Clay Helton, USC (4 seasons, .646)

  • Bowl games: 3 total (1-2)
  • Major bowl games: 1 Rose (1-0), 1 Cotton (0-1)
  • Top 25 finishes: 2, peaking at #5 in 2016
  • Conference titles: 1 (2017)
  • Rivalry record: 1-3 vs. Notre Dame, 3-1 vs. UCLA, 2-3 vs. Stanford

Are they on the hot seat? I’m not going to lie: Helton’s resume is better than I remembered off the top of my head; that’s probably because the expectations are so high at USC that “pretty good” seems like a failure. Anyone Trojans coach is one bad season away from getting the axe, and his current list of accomplishments wouldn’t be enough to counteract that.

Paul Chryst, Wisconsin (4 seasons, .778)

  • Bowl games: 4 total (4-0)
  • Major bowl games: 1 Cotton (1-0), 1 Orange (1-0)
  • Top 25 finishes: 3, peaking at #6 in 2017
  • Conference titles: none
  • Rivalry record: 3-1 vs. Minnesota, 3-1 vs. Iowa

Are they on the hot seat? Only if Barry Alvarez decides he wants to coach again.

Pat Narduzzi, Pittsburgh (4 seasons, .538)

  • Bowl games: 3 total (0-3)
  • Major bowl games: None
  • Top 25 finishes: None
  • Conference titles: None
  • Rivalry record: 1-2 vs. Penn State

Are they on the hot seat? I suppose that depends on if Pitt’s administration thinks that they can hire someone who’ll do better. What’s the bar for success for the Panthers? ACC championship game appearances, or .500 records? Get a coach who can give you both.

So, there you have it. Of all the current FBS coaches who’ve been at their current jobs for between four and eight years, you’ve got a handful of unquestioned successes (Shaw, Petersen, Franklin, Chryst), some solid performers (Stoops, Doeren, Leach), a few guys who might be on the hot seat at high-expectations jobs (Helton, Malzahn), a couple at places where the bar is pretty low (Clawson, Mason) - but honestly, no real disappointments, no one whose performance is so terribly out of line with fans’ visions for their programs, no-

[record scratch]

Jim Harbaugh, Michigan (4 seasons, .731)

  • Bowl games: 4 total (1-3)
  • Major bowl games: 1 Orange (0-1), 1 Peach (0-1)
  • Top 25 finishes: 3, peaking at #10 in 2016
  • Conference titles: lol no
  • Rivalry record: 0-1 vs. Notre Dame, 2-2 vs. Michigan State, 0-4 vs. Ohio State

Are they on the hot seat?

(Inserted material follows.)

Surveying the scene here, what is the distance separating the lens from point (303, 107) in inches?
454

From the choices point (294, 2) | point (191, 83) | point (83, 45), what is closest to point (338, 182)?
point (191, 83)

Oh man if you didn’t know any better you’d think I wrote this entire 1,400-word analysis just to point out that since returning to Ann Arbor to messianic praise in 2014, Harbaugh’s gone 2-7 against his three top rivals with no playoff appearances, no conference titles, no conference championship game appearances, no major bowl wins...

But I wouldn’t do that.

note: an earlier version of this post incorrectly listed Jim Harbaugh’s record against Notre Dame as 0-2, rather than 0-1. We regret the error. We at EDSBS would be ashamed if we accidentally suggested Jim Harbaugh’s record in rivalry games was worse than it is, which is 2-7.